PAGE TEXT:
Boice’s Christian may be an acquired taste, but the actor’s comedic chops are undeniable, and he’s having such fun grossing us out that we can’t help but laugh along.

O’Connor’s mousy Carol and Dissette’s big-haired Pam are fabulous too, the latter’s big belty pipes shown off to perfection in the bluesy “50 Shades!”

As for Gruber, Puryear, and Reade, all three are terrific dancers, and Gruber gets to double as Christian’s brother Elliott, who’s got bulging muscles where Christian just bulges.

Last but not least are original New York cast members McCarthy and Semar, the former getting the plum assignment of playing both Bev and Katharine, which she does to crowd-pleasing delight. (McCarthy orgasms to more audience laughs than anyone since Meg Ryan fake-came for Billy Crystal in When Harry Met Sally.)

17 As for the sensacional Semar, not since The Drowsy Chaperone’s Aldolpho has there been as outrageously funny a take on the Latin lothario as José, whose every step is poesía en movimiento (at least it’s poetry in motion in his own mind) and whose rendition of “Mi Amor” is the showstoppingest of showstoppers.

Choreographers Joanna Greer and Brad Landers get high marks for multiple dance numbers in multiple genres as does musical director Riley Thomas and the onstage three-piece band.

DATA EXCERPT:
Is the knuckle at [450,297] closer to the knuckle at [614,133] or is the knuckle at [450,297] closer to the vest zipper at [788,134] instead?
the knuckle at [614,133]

GOAL OF THE EXERCISE: Reproduce the review text above word for word, in full.

OUTPUT BELOW:
Boice’s Christian may be an acquired taste, but the actor’s comedic chops are undeniable, and he’s having such fun grossing us out that we can’t help but laugh along.

O’Connor’s mousy Carol and Dissette’s big-haired Pam are fabulous too, the latter’s big belty pipes shown off to perfection in the bluesy “50 Shades!”

As for Gruber, Puryear, and Reade, all three are terrific dancers, and Gruber gets to double as Christian’s brother Elliott, who’s got bulging muscles where Christian just bulges.

Last but not least are original New York cast members McCarthy and Semar, the former getting the plum assignment of playing both Bev and Katharine, which she does to crowd-pleasing delight. (McCarthy orgasms to more audience laughs than anyone since Meg Ryan fake-came for Billy Crystal in When Harry Met Sally.)

17 As for the sensacional Semar, not since The Drowsy Chaperone’s Aldolpho has there been as outrageously funny a take on the Latin lothario as José, whose every step is poesía en movimiento (at least it’s poetry in motion in his own mind) and whose rendition of “Mi Amor” is the showstoppingest of showstoppers.

Choreographers Joanna Greer and Brad Landers get high marks for multiple dance numbers in multiple genres as does musical director Riley Thomas and the onstage three-piece band.